Web Scraping Meta Tags Without Getting Blocked — Lessons Learned

I've spent the last few months building a system that extracts meta tags from URLs at scale. Along the way I hit every wall you can imagine — rate limits, CAPTCHAs, bot detection, encoding nightmares, and HTML so malformed it would make a parser cry.

Here's everything I learned, so you don't have to learn it the hard way.

The Simple Version (That Breaks Immediately)
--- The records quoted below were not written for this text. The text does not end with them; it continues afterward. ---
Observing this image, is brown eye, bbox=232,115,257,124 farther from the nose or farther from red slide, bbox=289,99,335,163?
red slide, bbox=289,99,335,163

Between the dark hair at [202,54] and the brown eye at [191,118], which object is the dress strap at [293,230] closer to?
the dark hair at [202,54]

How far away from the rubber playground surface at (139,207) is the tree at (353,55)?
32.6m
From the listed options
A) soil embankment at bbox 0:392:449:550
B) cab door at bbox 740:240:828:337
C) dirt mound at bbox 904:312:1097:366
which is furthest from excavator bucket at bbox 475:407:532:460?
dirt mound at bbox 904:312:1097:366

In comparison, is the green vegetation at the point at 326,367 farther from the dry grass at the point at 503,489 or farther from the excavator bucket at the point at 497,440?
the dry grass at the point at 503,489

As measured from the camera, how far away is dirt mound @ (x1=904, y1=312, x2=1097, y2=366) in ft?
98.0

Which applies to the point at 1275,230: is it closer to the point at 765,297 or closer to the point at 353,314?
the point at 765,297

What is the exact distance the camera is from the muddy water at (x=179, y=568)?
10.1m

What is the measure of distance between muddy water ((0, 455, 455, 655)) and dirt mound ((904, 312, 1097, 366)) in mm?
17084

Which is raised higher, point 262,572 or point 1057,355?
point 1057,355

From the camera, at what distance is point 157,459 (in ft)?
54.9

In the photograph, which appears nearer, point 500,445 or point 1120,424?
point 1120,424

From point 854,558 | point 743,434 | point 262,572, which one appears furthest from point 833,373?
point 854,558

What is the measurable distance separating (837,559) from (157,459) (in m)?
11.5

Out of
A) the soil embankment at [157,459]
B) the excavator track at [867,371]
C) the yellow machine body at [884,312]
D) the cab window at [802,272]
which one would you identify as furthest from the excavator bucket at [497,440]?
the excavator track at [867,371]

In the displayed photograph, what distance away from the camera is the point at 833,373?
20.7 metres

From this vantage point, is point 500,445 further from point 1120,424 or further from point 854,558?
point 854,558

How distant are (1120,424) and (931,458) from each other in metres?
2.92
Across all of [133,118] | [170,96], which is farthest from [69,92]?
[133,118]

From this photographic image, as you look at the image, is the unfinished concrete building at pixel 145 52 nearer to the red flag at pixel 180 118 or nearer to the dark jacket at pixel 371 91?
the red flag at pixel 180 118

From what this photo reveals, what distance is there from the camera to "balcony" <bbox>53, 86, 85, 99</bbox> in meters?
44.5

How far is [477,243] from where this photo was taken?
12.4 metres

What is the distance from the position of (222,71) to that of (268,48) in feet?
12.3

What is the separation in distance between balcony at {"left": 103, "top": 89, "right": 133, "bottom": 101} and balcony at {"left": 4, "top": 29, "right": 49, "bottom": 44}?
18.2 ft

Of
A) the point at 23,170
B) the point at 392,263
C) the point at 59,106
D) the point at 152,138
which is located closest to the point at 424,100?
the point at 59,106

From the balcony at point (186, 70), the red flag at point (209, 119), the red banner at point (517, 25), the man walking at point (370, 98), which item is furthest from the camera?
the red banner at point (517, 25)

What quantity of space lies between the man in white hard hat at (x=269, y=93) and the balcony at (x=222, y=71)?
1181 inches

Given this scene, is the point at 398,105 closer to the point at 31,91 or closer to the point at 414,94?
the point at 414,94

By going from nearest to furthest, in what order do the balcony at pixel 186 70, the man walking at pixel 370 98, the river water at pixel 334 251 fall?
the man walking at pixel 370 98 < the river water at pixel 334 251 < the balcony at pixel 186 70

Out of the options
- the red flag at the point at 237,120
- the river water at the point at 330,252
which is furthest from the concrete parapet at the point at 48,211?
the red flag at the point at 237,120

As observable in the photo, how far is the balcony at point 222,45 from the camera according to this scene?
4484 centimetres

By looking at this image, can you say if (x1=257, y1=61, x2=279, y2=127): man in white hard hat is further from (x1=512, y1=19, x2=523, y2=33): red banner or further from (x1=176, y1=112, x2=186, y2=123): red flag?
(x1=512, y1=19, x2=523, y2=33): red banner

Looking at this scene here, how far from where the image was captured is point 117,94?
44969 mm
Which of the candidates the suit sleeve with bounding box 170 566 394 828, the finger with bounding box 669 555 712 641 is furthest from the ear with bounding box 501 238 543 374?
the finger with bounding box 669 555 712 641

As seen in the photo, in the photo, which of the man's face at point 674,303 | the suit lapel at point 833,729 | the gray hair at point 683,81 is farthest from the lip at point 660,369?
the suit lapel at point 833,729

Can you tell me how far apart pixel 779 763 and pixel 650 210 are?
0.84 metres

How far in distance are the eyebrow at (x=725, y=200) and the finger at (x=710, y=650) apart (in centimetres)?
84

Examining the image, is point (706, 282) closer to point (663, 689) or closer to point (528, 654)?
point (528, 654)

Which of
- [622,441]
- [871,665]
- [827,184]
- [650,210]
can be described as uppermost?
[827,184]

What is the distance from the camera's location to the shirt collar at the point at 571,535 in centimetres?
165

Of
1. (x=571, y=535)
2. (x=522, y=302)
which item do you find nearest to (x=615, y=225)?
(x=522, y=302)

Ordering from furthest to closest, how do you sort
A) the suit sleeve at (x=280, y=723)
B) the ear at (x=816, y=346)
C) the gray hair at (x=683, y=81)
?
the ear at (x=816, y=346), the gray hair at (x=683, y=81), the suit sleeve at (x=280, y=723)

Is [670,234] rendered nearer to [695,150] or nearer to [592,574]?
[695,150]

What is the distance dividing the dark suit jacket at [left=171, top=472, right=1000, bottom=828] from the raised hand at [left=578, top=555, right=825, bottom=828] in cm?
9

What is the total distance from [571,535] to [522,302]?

Extracting meta tags seems trivial:

const res = await fetch(url);
const html = await res.text();
const title = html.match(/<title>(.*?)<\/title>/)?.[1];

This works for about 60% of websites. The other 40% will teach you humility.

Problem 1: Bot Detection

Many sites block requests that don't look like a real browser.

What Gets You Blocked

• Missing or generic User-Agent header
• No Accept, Accept-Language, or Accept-Encoding headers
• Requesting from cloud provider IP ranges (AWS, GCP, Azure)
• Making too many requests too fast
• Missing TLS fingerprint characteristics

What Works

Set headers that look like a real browser:

const response = await fetch(url, {
  headers: {
    'User-Agent': 'Mozilla/5.0 (compatible; MyBot/1.0; +https://mysite.com/bot)',
    'Accept': 'text/html,application/xhtml+xml,application/xml;q=0.9,*/*;q=0.8',
    'Accept-Language': 'en-US,en;q=0.5',
    'Accept-Encoding': 'gzip, deflate',
  },
  redirect: 'follow',
});

Notice I'm identifying as a bot with a contact URL in the User-Agent. This is ethical best practice — you're being transparent about what you are. Many sites have specific bot policies and will treat identified bots better than anonymous scrapers.

Rate Limiting Yourself

Even if a site doesn't block you, be respectful:

const delay = (ms) => new Promise(resolve => setTimeout(resolve, ms));

async function fetchWithRateLimit(urls, delayMs = 1000) {
  const results = [];
  for (const url of urls) {
    results.push(await fetchMetaTags(url));
    await delay(delayMs);
  }
  return results;
}

Problem 2: Redirect Chains

A simple URL can lead you on a wild chase:

https://t.co/abc123
  → https://bit.ly/xyz789
    → https://example.com/blog?utm_source=twitter
      → https://example.com/blog/my-post
        → https://www.example.com/blog/my-post (www redirect)
          → https://www.example.com/blog/my-post/ (trailing slash)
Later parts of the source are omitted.